Sabiendo que Nejludov debía pasar cerca de su casa, las dos ancianas tías le habían rogado que se detuviese con ellas; pero él había telegrafiado que no podría hacerlo, pues tenía la obligación de llegar cuanto antes a San Petersburgo. Katucha formó entonces el proyecto de ir a la estación para verlo pasar.

El tren la atravesaba de noche, a las dos de la madrugada. Después de haber ayudado a las señoritas a acostarse, Katucha se calzó una botas altas, se cubrió la cabeza con un pañuelo y partió en compañía de Machka, la hijita de la cocinera.

La noche era negra y helada. A intervalos, la lluvia caía en grandes gotas apretadas y se interrumpía. A través de los campos no se podía distinguir el sendero a dos pasos, y en el bosque había la misma oscuridad que en un sótano. Katucha, aun conociendo muy bien el camino, estuvo a punto de extraviarse y llegó a la estación, donde el tren no se detenía más que tres minutos, cuando ya habían dado el segundo toque de campana. Corrió al andén y reconoció inmediatamente, en un coche de primera clase, a Nejludov sentado junto a la ventana.

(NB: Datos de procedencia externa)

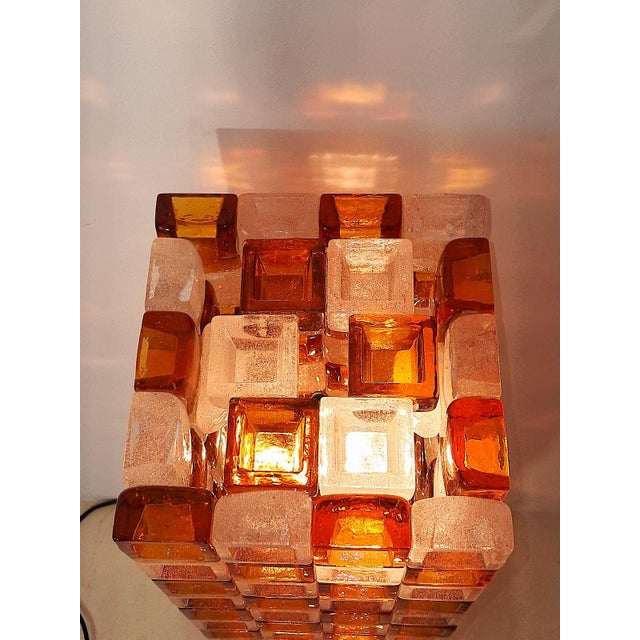 Gold Floor Lamp in Amber and Crystal Pulegoso Glass by Poliarte, Italy, 1970s For Sale - Image 8 of 14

El vagón estaba vivamente alumbrado. Sentados frente a frente en las butacas de terciopelo, dos oficiales jugaban a las cartas. Sobre la mesita estaban encendidas dos grandes bujías; y Nejludov, con pantalón bombacho y en mangas de camisa, se mantenía apoyado sobre el brazo en el respaldo de un sillón y reía.

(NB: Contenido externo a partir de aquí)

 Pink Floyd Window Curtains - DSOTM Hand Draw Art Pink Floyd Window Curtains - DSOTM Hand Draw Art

En cuanto lo vio, ella, con sus dedos entumecidos, golpeó en el cristal. Pero, en el mismo instante, se dejó oír la señal de partida; el tren se movió lentamente y los vagones empezaron a desfilar con topetazos sucesivos.

Uno de los jugadores se levantó, con las cartas en la mano, y miró por el cristal. Ella golpeó de nuevo y acercó su rostro a la ventanilla. Pero, en aquel momento, el vagón junto al cual se encontraba se puso en movimiento y ella se dedicó a seguirlo, los ojos siempre fijos en la ventanilla. Habiendo intentado el oficial bajar el cristal sin conseguirlo, Nejludov se levantó a su vez, apartó a su camarada y empezó a bajar el cristal. El tren, entonces, aceleró su velocidad, y Katucha tuvo que apretar el paso. Las ruedas giraban más rápidamente aun cuando, estando ya el cristal completamente bajado, el revisor apartó a la joven y saltó al vagón. Ella echó a correr sobre las mojadas losas de! andén, llegó hasta el final y estuvo a punto de caerse en los escalones que enlazaban el andén con el suelo. Siguió corriendo cuando ya estaba lejos el coche de primera clase. Los de segunda, y luego, más rápidamente, los vagones de tercera clase, pasaron ante la muchacha sin que ésta interrumpiese su carrera; por fin, el último vagón se alejó, con sus farolillos rojos, y Katucha sobrepasó el depósito de agua. El viento, que, en aquel lugar, no encontraba ya obstáculos, le arrancó el pañuelo de la cabeza y le pegó las faldas a las piernas. Aun habiéndosele volado el pañuelo, Katucha seguía corriendo.